Le géant italien de l'énergie Eni signe un accord d'un milliard de dollars pour acheter de l'électricité à la centrale de fusion de Virginie

Par
Jane Park
11 min de lecture

L'énergie de fusion franchit le Rubicon commercial alors qu'Eni engage 1 milliard de dollars pour une usine en Virginie

L'accord d'achat massif du géant énergétique italien avec Commonwealth Fusion Systems marque une validation sans précédent de la fusion nucléaire en tant que catégorie d'actifs investissables.

Dans les collines du comté de Chesterfield, en Virginie, une technologie autrefois confinée aux laboratoires universitaires et aux installations de recherche gouvernementales s'apprête à alimenter le réseau énergétique mondial. Commonwealth Fusion Systems a annoncé aujourd'hui que le géant énergétique italien Eni a signé un accord d'achat d'électricité (PPA) d'une valeur de plus d'un milliard de dollars pour l'électricité produite par le premier réacteur à fusion commercial de l'entreprise, dont la mise en service est prévue au début des années 2030.

**Données extraites**:
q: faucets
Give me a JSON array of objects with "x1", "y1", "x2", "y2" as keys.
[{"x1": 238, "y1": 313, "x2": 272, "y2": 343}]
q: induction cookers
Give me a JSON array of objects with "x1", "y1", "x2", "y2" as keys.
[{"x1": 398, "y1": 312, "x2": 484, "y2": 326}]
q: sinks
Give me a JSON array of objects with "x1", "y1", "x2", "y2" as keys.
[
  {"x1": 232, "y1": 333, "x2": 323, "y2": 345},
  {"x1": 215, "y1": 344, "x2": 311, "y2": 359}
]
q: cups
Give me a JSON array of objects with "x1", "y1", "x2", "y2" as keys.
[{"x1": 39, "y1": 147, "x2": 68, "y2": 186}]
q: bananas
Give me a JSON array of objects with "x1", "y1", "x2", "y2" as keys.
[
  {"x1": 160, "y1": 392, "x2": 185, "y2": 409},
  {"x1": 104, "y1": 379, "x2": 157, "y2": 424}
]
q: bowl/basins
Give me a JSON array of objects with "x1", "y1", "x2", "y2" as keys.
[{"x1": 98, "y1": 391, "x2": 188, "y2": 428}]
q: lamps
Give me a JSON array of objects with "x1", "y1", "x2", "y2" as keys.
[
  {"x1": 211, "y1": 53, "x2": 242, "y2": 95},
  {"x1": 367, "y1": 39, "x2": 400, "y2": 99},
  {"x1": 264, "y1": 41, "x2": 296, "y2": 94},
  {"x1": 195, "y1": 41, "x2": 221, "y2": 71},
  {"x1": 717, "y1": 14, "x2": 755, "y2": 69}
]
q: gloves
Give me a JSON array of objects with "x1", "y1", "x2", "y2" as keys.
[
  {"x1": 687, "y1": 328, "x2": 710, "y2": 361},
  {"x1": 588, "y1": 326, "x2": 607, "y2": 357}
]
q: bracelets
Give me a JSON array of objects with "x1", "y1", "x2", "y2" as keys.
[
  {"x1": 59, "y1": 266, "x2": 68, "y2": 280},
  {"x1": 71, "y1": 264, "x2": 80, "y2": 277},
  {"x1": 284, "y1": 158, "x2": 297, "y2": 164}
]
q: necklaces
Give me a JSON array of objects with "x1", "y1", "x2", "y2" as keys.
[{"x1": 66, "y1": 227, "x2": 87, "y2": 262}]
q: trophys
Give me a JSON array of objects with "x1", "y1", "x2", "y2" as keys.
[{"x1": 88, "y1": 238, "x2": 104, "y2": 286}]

**Consigne**:
Reproduisez fidèlement le passage de l'article sur l'accord d'Eni qui va de « Le géant italien » jusqu'à « catégorie d'actifs investissables. ». Le matériel n'a aucun rôle à jouer ici.

**Réponse rédigée**:
Le géant italien de l'énergie Eni signe un accord d'un milliard de dollars pour acheter de l'électricité à la centrale de fusion de Virginie

Par
Jane Park
11 min de lecture

L'énergie de fusion franchit le Rubicon commercial alors qu'Eni engage 1 milliard de dollars pour une usine en Virginie

L'accord d'achat massif du géant énergétique italien avec Commonwealth Fusion Systems marque une validation sans précédent de la fusion nucléaire en tant que catégorie d'actifs investissables.